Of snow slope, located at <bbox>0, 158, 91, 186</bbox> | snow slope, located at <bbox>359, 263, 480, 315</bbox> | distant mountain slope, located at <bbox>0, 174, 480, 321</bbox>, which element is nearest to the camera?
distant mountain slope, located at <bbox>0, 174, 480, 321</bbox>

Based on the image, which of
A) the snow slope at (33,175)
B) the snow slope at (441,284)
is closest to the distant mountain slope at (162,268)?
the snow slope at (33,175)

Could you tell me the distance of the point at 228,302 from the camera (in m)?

GIVEN REQUEST: Copy out all of the lines above word for word, changing nothing.

THE ANSWER:
Of snow slope, located at <bbox>0, 158, 91, 186</bbox> | snow slope, located at <bbox>359, 263, 480, 315</bbox> | distant mountain slope, located at <bbox>0, 174, 480, 321</bbox>, which element is nearest to the camera?
distant mountain slope, located at <bbox>0, 174, 480, 321</bbox>

Based on the image, which of
A) the snow slope at (33,175)
B) the snow slope at (441,284)
is closest to the distant mountain slope at (162,268)?
the snow slope at (33,175)

Could you tell me the distance of the point at 228,302 from the camera (in m)?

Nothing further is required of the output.